Het hof overweegt dat voor buitengerechtelijke kosten geldt dat die toewijsbaar zijn voor zover de kosten zelf redelijk zijn en het redelijk is dat die kosten zijn gemaakt (artikel 6:96 BW lid 2 sub c). Voor de kosten ter voorkoming van schade (artikel 6:96 BW lid 2 sub a) en de kosten voor de vaststelling van schade (artikel 6:96 BW lid 2 sub b) geldt ook dat alleen redelijke kosten als schade toewijsbaar zijn. Gelet op het verweer van [geïntimeerden] onderbouwt [appellant] niet voldoende dat de gevorderde kosten – voor zover die het toegewezen bedrag van € 7.140,00 overschrijden – tegenover [geïntimeerden] ook redelijk zijn. Het in hoger beroep gevorderde bedrag is daarom niet toewijsbaar, dit ongeacht de hoogte van de kosten van herstel van de fundering. De grief slaagt niet.
Proceskosten
5.22.
Aangezien het hof van oordeel is dat een groter deel van de gevorderde schadevergoeding toewijsbaar is, is niet [appellant] , maar [geïntimeerden] aan te merken als de grotendeels in het ongelijk gestelde partij, in eerste aanleg en in hoger beroep. Dat betekent dat in beginsel [geïntimeerden] in de proceskosten van beide instanties zal worden veroordeeld, de beslagkosten en de kosten van de onafhankelijke deskundige in eerste aanleg daarin begrepen.

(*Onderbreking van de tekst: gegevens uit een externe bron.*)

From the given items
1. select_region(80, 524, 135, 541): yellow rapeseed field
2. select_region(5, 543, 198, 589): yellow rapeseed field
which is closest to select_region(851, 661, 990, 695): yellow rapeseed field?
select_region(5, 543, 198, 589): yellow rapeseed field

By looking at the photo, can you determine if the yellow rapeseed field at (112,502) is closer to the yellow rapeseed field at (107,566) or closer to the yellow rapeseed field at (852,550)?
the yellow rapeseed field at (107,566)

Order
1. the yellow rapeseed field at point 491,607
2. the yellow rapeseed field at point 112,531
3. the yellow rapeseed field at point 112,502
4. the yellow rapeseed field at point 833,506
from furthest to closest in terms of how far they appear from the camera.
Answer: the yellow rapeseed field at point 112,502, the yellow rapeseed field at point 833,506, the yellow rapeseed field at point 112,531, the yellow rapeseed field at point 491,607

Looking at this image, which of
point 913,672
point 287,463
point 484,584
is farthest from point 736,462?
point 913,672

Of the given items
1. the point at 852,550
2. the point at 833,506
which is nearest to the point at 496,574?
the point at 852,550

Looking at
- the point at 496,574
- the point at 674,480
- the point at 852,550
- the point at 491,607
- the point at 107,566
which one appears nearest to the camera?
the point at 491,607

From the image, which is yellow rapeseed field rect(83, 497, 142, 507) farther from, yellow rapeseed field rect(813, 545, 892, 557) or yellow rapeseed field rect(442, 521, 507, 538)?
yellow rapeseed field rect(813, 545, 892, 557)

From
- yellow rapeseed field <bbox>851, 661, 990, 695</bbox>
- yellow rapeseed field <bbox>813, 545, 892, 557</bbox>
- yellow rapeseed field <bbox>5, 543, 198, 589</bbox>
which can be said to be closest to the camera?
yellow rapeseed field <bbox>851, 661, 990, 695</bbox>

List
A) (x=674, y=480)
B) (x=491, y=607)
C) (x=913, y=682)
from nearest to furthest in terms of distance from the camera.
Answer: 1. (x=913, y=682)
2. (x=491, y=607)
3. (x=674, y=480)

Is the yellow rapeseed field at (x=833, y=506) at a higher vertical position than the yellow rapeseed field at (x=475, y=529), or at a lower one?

Bij het begroten van het salaris aan de hand van het liquidatietarief zal worden aangesloten bij het toe te wijzen bedrag aan schadevergoeding.

6.Beslissing

Het hof:
6.1.
verwijst de zaak naar de rol van 9 september 2025 voor akte aan de zijde van beide partijen over de kosten van het herstel van de fundering, waarna beide partijen op de rol van vier weken later een antwoordakte kunnen nemen;
6.2.
houdt iedere verdere beslissing aan.
Dit arrest is gewezen door mr. F.W.J. Meijer, mr. H.K.N. Vos, en mr. J.G.A. Struycken en door de rolraadsheer in het openbaar uitgesproken op 12 augustus 2025.